Da più parti si ripete in modo ossessivo il ritornello che la nuova epidemia si trasformerà in un poderoso freno alla globalizzazione come l’abbiamo vista, o che – ma le due ipotesi non sono in antagonismo e si possono sommare tra loro – segnerà un ulteriore passo avanti verso la crisi dei nostri deboli Stati nazionali postmoderni. Linee di frattura profonde che comportano una corsa dal sapore di destino verso una nuova catastrofe bellica su scala planetaria. Si pensi agli eventi intercorsi tra le due guerre mondiali quando, arrivata nel gennaio del 1918, l’epidemia di spagnola infettò 150 milioni di persone e causò 50 milioni di morti.

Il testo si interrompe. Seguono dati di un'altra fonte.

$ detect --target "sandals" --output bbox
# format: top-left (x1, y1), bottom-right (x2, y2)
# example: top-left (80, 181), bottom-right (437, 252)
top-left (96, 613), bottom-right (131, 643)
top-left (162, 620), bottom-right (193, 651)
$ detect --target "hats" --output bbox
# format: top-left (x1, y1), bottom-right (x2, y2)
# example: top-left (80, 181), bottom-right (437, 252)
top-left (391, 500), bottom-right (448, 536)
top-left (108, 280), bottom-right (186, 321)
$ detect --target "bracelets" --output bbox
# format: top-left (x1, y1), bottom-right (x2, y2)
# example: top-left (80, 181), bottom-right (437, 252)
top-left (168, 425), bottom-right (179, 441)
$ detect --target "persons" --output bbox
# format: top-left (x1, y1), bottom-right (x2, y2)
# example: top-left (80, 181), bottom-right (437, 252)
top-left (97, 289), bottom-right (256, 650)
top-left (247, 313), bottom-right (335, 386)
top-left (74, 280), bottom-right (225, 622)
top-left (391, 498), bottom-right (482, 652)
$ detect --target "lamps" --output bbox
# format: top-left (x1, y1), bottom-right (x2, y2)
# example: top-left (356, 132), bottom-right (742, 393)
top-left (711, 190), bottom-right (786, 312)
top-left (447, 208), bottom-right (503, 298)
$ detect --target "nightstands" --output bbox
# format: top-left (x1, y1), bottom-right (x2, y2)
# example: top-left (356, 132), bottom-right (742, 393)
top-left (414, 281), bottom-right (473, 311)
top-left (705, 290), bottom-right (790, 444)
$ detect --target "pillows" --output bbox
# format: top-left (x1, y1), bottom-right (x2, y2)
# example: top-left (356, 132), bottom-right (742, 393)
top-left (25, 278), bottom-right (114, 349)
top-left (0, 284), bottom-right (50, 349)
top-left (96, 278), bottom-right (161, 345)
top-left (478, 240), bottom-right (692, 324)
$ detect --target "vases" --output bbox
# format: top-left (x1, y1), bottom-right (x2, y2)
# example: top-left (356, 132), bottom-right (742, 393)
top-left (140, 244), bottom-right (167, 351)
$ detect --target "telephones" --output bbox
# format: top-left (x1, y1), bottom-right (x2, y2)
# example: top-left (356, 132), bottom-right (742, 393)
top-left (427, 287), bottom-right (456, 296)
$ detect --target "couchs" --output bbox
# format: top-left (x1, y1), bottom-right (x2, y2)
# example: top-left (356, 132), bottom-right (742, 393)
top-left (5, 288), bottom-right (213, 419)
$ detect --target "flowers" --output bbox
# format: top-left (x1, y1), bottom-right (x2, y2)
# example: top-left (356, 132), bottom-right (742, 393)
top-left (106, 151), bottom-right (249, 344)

Quei venti anni furono drammatici. Fallimento dell’internazionalismo democratico, ripresa dei nazionalismi, avvento dei regimi totalitari, la Grande depressione, protezionismo, riarmo, grandi potenze in competizione. In fondo al tunnel, l’inferno della Seconda guerra mondiale.

Passato proiettato nel futuro, domani immobile, destino ineluttabile. Storia dell’uomo come evento naturale.



È così? Nel nostro “dopo epidemia” non c’è altro che regresso e catastrofe?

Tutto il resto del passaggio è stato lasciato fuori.